> _Opdracht_: Schrijf uit de tekst over beschermde dorpsgezichten letterlijk over vanaf "De essentie van" tot en met "voor de toekomst.".

> _Bestudeerde tekst_:

De essentie van deze rechtspraak is dat de bescherming van een dorpsgezicht niet louter een formeel statuut is, maar een concrete verantwoordelijkheid met blijvende gevolgen. Wie een beschermd goed verwerft, neemt niet enkel een eigendom over, maar ook een maatschappelijke verantwoordelijkheid. Van kopers wordt verwacht dat zij bij de verwerving rekening houden met de lasten en verplichtingen die het beschermd statuut met zich meebrengt. Deze verantwoordelijkheid moet met trots en zorgvuldigheid worden opgenomen, in het belang van de gemeenschap en met het oog op het behoud van erfgoedwaarden voor de toekomst.

> _Gegevensuittreksels_:
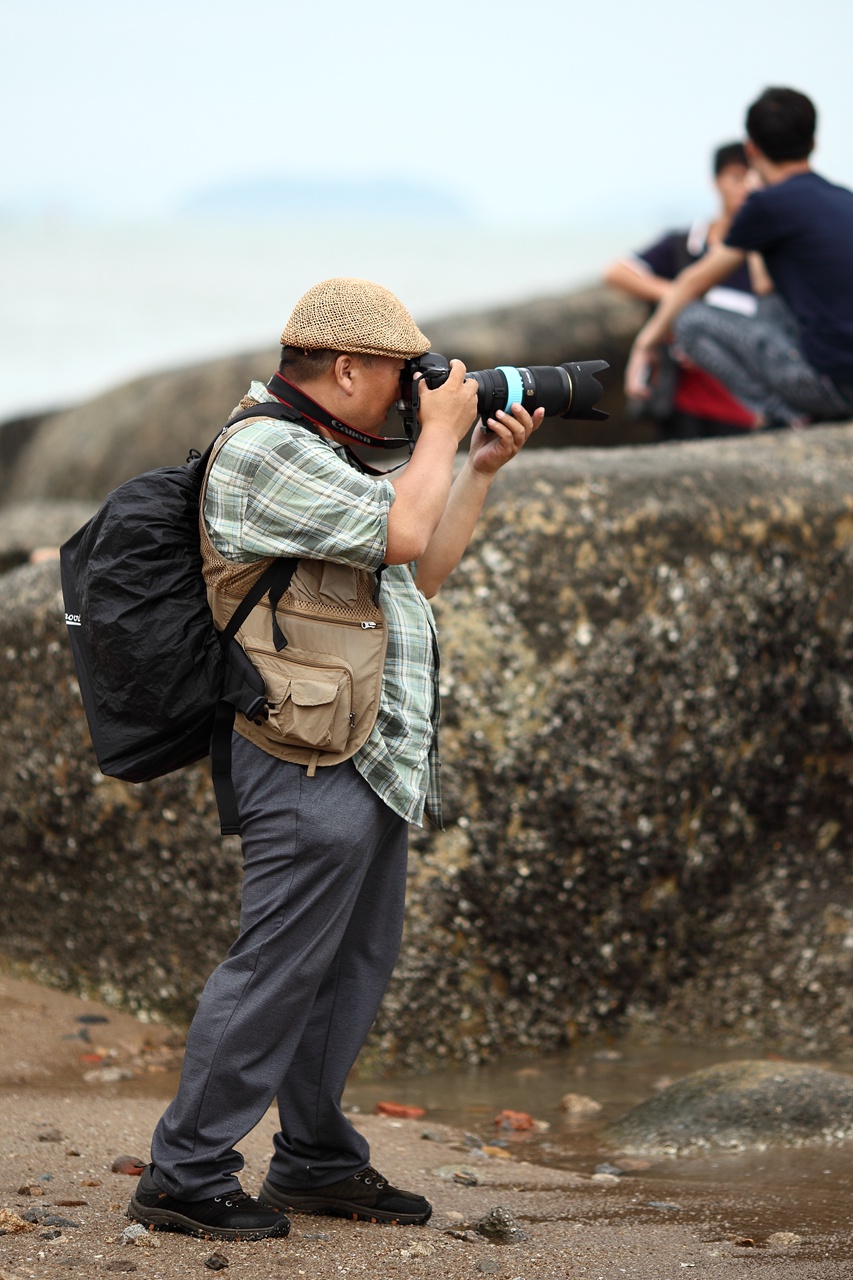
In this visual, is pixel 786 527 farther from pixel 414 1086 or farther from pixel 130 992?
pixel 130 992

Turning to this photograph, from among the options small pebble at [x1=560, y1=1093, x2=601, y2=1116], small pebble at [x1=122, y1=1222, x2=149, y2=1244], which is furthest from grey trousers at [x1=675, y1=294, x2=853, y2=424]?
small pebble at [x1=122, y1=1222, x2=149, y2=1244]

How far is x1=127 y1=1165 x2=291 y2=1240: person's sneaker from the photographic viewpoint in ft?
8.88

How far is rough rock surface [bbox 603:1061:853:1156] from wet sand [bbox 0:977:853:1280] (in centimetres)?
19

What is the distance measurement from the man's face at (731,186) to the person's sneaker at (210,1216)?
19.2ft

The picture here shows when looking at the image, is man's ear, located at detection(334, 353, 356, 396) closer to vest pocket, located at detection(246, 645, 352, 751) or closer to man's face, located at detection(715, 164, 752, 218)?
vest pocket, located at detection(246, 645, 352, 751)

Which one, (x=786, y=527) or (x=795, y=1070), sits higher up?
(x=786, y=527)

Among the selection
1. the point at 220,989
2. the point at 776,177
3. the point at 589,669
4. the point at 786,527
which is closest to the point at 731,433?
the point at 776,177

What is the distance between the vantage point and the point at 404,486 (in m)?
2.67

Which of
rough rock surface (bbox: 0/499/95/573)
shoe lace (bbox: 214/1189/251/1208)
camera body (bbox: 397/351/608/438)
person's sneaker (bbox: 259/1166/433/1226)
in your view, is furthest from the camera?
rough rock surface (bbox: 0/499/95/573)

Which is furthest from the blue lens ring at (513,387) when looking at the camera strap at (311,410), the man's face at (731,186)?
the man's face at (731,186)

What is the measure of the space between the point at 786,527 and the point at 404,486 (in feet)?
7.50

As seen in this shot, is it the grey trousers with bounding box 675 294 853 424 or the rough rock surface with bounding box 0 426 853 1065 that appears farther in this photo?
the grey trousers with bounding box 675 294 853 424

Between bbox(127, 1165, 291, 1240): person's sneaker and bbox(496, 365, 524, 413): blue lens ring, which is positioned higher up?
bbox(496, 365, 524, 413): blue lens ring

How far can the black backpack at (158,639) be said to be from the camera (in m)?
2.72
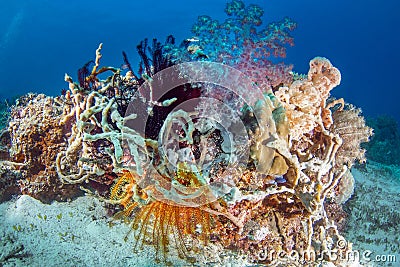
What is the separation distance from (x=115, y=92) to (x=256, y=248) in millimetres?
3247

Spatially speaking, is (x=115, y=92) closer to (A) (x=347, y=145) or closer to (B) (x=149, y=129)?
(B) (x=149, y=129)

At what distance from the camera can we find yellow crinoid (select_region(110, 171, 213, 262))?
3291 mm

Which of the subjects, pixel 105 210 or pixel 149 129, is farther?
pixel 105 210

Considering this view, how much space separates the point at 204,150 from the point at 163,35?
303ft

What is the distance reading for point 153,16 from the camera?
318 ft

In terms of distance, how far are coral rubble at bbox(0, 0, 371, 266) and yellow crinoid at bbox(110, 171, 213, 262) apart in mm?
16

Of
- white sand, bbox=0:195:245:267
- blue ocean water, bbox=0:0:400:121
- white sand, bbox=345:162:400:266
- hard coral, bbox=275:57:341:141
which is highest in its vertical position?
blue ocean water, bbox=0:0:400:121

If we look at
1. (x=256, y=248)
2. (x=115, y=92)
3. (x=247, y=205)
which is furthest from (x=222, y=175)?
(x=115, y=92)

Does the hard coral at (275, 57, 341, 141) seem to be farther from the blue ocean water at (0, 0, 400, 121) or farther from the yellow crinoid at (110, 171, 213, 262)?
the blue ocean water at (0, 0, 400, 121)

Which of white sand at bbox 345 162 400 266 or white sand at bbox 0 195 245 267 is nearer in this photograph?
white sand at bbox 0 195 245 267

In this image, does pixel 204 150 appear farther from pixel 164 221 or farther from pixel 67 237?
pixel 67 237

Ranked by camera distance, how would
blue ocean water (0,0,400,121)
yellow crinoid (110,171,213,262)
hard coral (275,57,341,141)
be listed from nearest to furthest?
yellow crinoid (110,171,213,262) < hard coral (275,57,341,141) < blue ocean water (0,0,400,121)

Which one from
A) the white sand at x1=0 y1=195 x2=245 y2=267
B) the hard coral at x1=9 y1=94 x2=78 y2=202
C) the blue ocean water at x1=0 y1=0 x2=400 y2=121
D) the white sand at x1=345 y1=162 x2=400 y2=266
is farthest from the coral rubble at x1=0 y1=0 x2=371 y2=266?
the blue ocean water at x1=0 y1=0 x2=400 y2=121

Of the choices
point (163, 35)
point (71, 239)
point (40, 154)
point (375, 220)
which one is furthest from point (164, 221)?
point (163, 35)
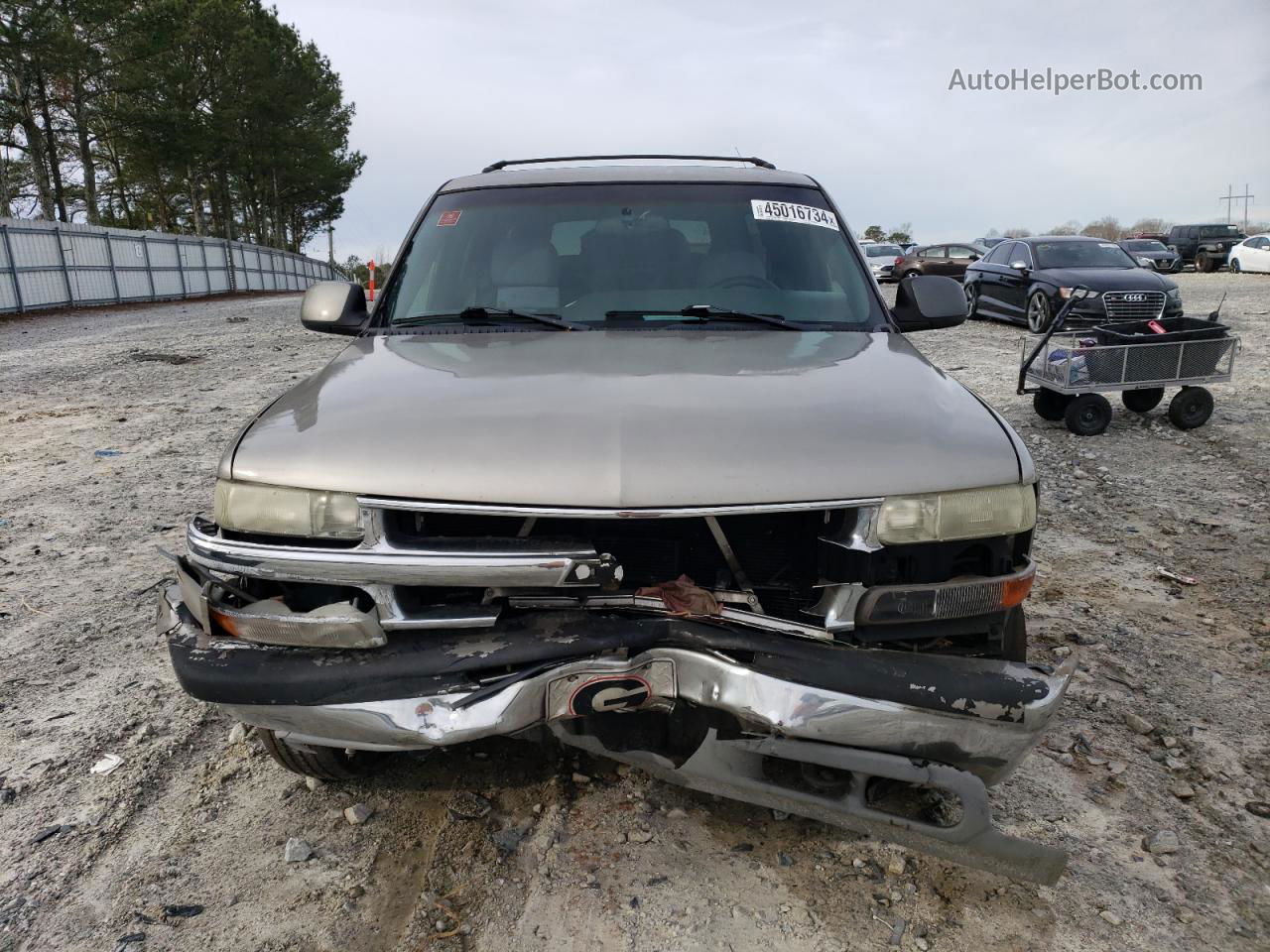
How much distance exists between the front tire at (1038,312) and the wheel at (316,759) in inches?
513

> _Oplossing_:
De essentie van deze rechtspraak is dat de bescherming van een dorpsgezicht niet louter een formeel statuut is, maar een concrete verantwoordelijkheid met blijvende gevolgen. Wie een beschermd goed verwerft, neemt niet enkel een eigendom over, maar ook een maatschappelijke verantwoordelijkheid. Van kopers wordt verwacht dat zij bij de verwerving rekening houden met de lasten en verplichtingen die het beschermd statuut met zich meebrengt. Deze verantwoordelijkheid moet met trots en zorgvuldigheid worden opgenomen, in het belang van de gemeenschap en met het oog op het behoud van erfgoedwaarden voor de toekomst.